Task description:
Copy the whole listing below exactly, with nothing left out.

The input:
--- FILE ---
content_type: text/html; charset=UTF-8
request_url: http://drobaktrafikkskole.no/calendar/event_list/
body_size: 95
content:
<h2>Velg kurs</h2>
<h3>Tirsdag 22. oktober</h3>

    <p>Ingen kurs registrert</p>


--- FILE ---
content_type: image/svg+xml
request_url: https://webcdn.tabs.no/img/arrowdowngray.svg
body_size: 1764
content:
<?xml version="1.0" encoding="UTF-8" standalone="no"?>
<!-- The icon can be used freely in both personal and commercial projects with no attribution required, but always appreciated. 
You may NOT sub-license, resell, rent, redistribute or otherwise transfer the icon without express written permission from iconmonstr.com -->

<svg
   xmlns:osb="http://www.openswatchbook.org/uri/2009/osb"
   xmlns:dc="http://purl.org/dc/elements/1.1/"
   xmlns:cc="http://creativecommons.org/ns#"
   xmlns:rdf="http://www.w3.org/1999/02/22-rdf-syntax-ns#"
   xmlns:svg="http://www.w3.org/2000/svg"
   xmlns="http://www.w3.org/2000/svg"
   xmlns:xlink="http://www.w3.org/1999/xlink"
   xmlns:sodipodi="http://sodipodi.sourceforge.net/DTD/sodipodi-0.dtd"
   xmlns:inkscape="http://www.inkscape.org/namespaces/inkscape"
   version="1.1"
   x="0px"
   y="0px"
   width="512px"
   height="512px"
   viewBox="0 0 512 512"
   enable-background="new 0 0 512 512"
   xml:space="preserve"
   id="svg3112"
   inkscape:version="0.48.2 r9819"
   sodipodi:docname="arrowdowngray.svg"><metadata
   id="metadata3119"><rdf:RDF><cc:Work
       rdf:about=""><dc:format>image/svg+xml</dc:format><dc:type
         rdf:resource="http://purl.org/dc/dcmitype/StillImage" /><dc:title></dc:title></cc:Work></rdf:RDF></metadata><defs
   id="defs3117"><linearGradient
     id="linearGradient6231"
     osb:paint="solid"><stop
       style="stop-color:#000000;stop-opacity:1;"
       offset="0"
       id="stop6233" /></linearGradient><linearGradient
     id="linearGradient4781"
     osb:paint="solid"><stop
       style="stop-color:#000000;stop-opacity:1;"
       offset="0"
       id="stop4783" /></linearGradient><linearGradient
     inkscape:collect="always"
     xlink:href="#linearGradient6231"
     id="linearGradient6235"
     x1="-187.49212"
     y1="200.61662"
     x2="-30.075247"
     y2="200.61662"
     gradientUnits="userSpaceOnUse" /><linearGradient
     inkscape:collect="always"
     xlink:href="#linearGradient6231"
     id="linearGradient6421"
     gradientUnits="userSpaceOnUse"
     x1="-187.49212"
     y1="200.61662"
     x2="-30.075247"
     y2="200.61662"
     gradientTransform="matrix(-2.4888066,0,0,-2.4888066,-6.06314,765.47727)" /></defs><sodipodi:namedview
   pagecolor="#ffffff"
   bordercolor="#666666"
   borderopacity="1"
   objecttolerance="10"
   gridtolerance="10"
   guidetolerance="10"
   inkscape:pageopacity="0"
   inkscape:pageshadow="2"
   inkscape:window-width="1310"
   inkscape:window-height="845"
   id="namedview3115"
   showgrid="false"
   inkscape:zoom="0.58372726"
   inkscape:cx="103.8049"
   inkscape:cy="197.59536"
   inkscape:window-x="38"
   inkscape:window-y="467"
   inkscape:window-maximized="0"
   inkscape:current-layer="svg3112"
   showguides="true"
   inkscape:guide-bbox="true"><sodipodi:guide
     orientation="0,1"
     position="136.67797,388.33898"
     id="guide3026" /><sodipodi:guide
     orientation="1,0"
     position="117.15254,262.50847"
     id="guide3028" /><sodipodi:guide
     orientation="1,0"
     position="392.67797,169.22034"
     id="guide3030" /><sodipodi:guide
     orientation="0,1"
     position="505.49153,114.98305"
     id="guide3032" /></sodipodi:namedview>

Solution:
--- FILE ---
content_type: text/html; charset=UTF-8
request_url: http://drobaktrafikkskole.no/calendar/event_list/
body_size: 95
content:
<h2>Velg kurs</h2>
<h3>Tirsdag 22. oktober</h3>

    <p>Ingen kurs registrert</p>


--- FILE ---
content_type: image/svg+xml
request_url: https://webcdn.tabs.no/img/arrowdowngray.svg
body_size: 1764
content:
<?xml version="1.0" encoding="UTF-8" standalone="no"?>
<!-- The icon can be used freely in both personal and commercial projects with no attribution required, but always appreciated. 
You may NOT sub-license, resell, rent, redistribute or otherwise transfer the icon without express written permission from iconmonstr.com -->

<svg
   xmlns:osb="http://www.openswatchbook.org/uri/2009/osb"
   xmlns:dc="http://purl.org/dc/elements/1.1/"
   xmlns:cc="http://creativecommons.org/ns#"
   xmlns:rdf="http://www.w3.org/1999/02/22-rdf-syntax-ns#"
   xmlns:svg="http://www.w3.org/2000/svg"
   xmlns="http://www.w3.org/2000/svg"
   xmlns:xlink="http://www.w3.org/1999/xlink"
   xmlns:sodipodi="http://sodipodi.sourceforge.net/DTD/sodipodi-0.dtd"
   xmlns:inkscape="http://www.inkscape.org/namespaces/inkscape"
   version="1.1"
   x="0px"
   y="0px"
   width="512px"
   height="512px"
   viewBox="0 0 512 512"
   enable-background="new 0 0 512 512"
   xml:space="preserve"
   id="svg3112"
   inkscape:version="0.48.2 r9819"
   sodipodi:docname="arrowdowngray.svg"><metadata
   id="metadata3119"><rdf:RDF><cc:Work
       rdf:about=""><dc:format>image/svg+xml</dc:format><dc:type
         rdf:resource="http://purl.org/dc/dcmitype/StillImage" /><dc:title></dc:title></cc:Work></rdf:RDF></metadata><defs
   id="defs3117"><linearGradient
     id="linearGradient6231"
     osb:paint="solid"><stop
       style="stop-color:#000000;stop-opacity:1;"
       offset="0"
       id="stop6233" /></linearGradient><linearGradient
     id="linearGradient4781"
     osb:paint="solid"><stop
       style="stop-color:#000000;stop-opacity:1;"
       offset="0"
       id="stop4783" /></linearGradient><linearGradient
     inkscape:collect="always"
     xlink:href="#linearGradient6231"
     id="linearGradient6235"
     x1="-187.49212"
     y1="200.61662"
     x2="-30.075247"
     y2="200.61662"
     gradientUnits="userSpaceOnUse" /><linearGradient
     inkscape:collect="always"
     xlink:href="#linearGradient6231"
     id="linearGradient6421"
     gradientUnits="userSpaceOnUse"
     x1="-187.49212"
     y1="200.61662"
     x2="-30.075247"
     y2="200.61662"
     gradientTransform="matrix(-2.4888066,0,0,-2.4888066,-6.06314,765.47727)" /></defs><sodipodi:namedview
   pagecolor="#ffffff"
   bordercolor="#666666"
   borderopacity="1"
   objecttolerance="10"
   gridtolerance="10"
   guidetolerance="10"
   inkscape:pageopacity="0"
   inkscape:pageshadow="2"
   inkscape:window-width="1310"
   inkscape:window-height="845"
   id="namedview3115"
   showgrid="false"
   inkscape:zoom="0.58372726"
   inkscape:cx="103.8049"
   inkscape:cy="197.59536"
   inkscape:window-x="38"
   inkscape:window-y="467"
   inkscape:window-maximized="0"
   inkscape:current-layer="svg3112"
   showguides="true"
   inkscape:guide-bbox="true"><sodipodi:guide
     orientation="0,1"
     position="136.67797,388.33898"
     id="guide3026" /><sodipodi:guide
     orientation="1,0"
     position="117.15254,262.50847"
     id="guide3028" /><sodipodi:guide
     orientation="1,0"
     position="392.67797,169.22034"
     id="guide3030" /><sodipodi:guide
     orientation="0,1"
     position="505.49153,114.98305"
     id="guide3032" /></sodipodi:namedview>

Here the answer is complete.